__Prompt__. Quote verbatim every line from the one containing "[SDO/AIA 171, 131, 304" up to and including the one containing "emerging-flux region: (353, 242)".

— begin Record set —

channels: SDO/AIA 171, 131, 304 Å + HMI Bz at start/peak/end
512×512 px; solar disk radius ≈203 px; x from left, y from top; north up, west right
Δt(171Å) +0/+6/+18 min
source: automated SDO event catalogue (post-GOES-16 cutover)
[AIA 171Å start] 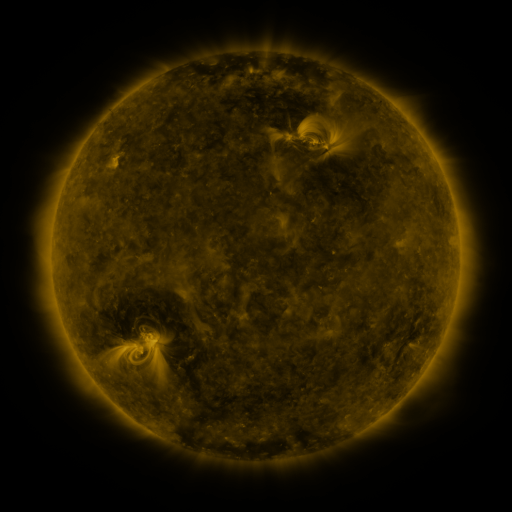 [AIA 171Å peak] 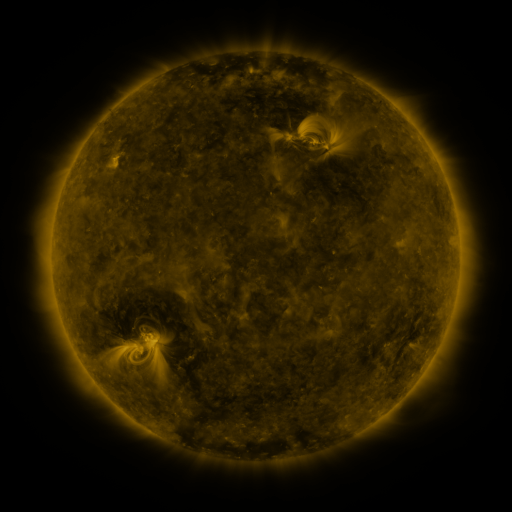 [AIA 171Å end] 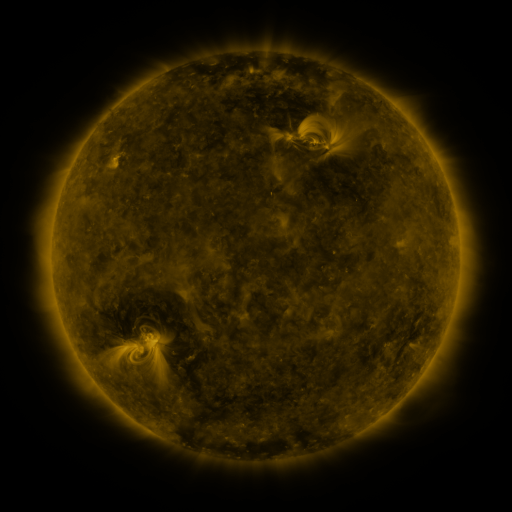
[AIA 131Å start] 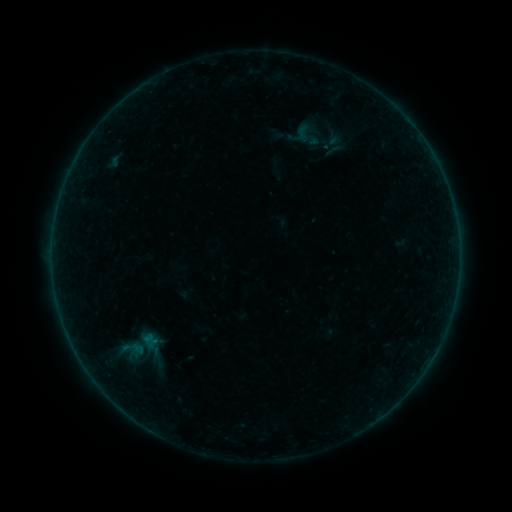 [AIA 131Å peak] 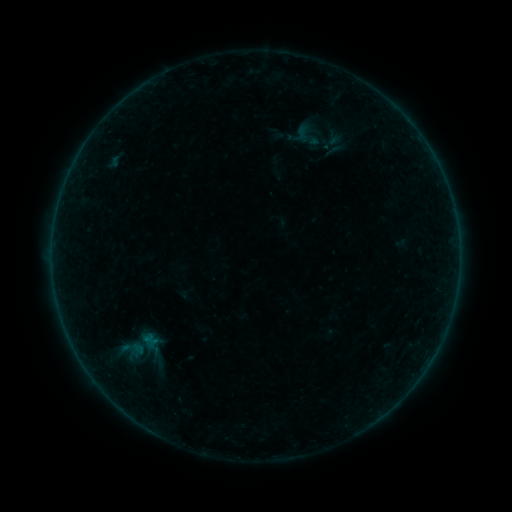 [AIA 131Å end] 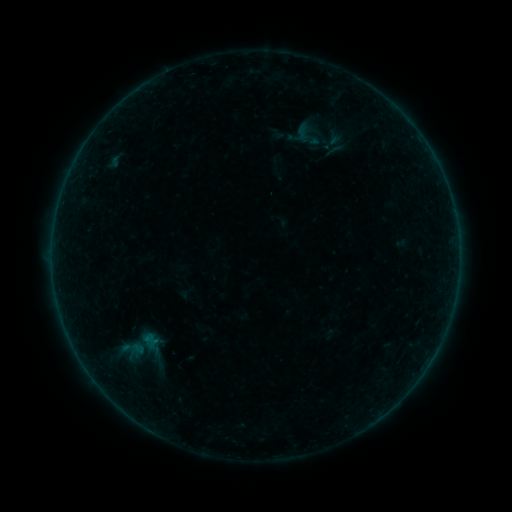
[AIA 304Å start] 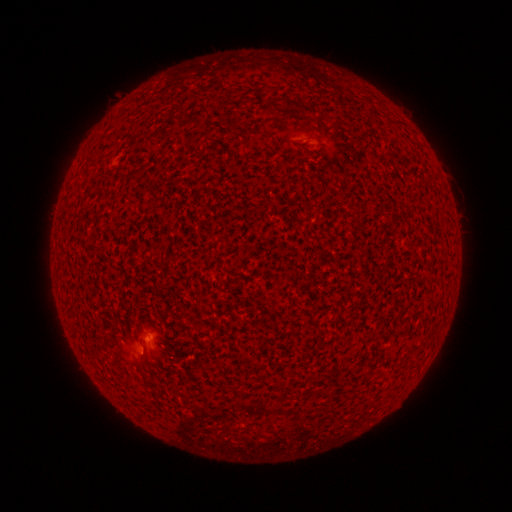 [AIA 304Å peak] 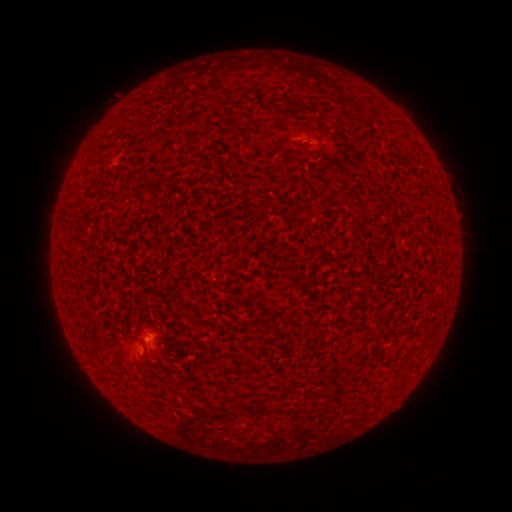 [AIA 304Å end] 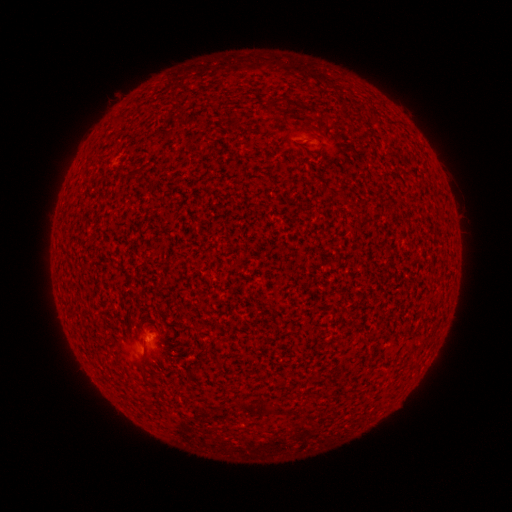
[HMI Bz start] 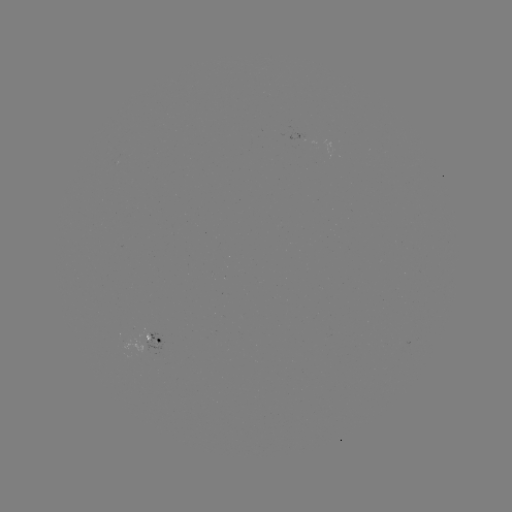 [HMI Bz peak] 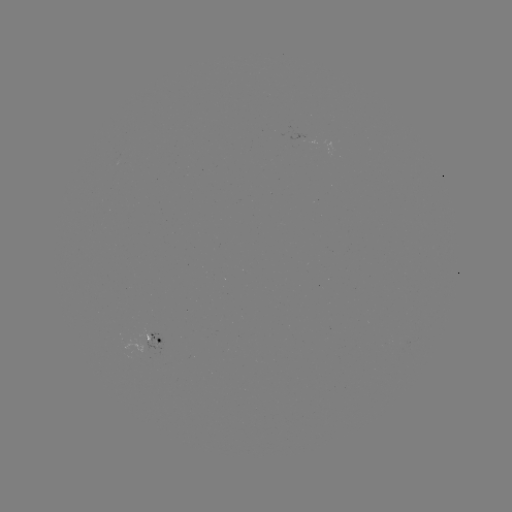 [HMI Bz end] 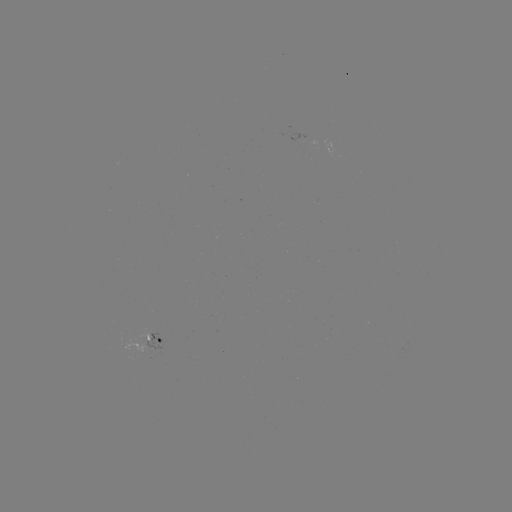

— end Record set —
— begin Record set —

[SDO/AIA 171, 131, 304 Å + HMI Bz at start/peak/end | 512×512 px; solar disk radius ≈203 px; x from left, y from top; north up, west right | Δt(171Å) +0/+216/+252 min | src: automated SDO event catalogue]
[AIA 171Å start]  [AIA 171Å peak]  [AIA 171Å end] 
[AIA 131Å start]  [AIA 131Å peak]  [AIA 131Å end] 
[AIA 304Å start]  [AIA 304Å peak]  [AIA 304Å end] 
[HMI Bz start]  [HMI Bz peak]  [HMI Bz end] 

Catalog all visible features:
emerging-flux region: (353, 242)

— end Record set —

__Correct response__.
[SDO/AIA 171, 131, 304 Å + HMI Bz at start/peak/end | 512×512 px; solar disk radius ≈203 px; x from left, y from top; north up, west right | Δt(171Å) +0/+216/+252 min | src: automated SDO event catalogue]
[AIA 171Å start]  [AIA 171Å peak]  [AIA 171Å end] 
[AIA 131Å start]  [AIA 131Å peak]  [AIA 131Å end] 
[AIA 304Å start]  [AIA 304Å peak]  [AIA 304Å end] 
[HMI Bz start]  [HMI Bz peak]  [HMI Bz end] 

Catalog all visible features:
emerging-flux region: (353, 242)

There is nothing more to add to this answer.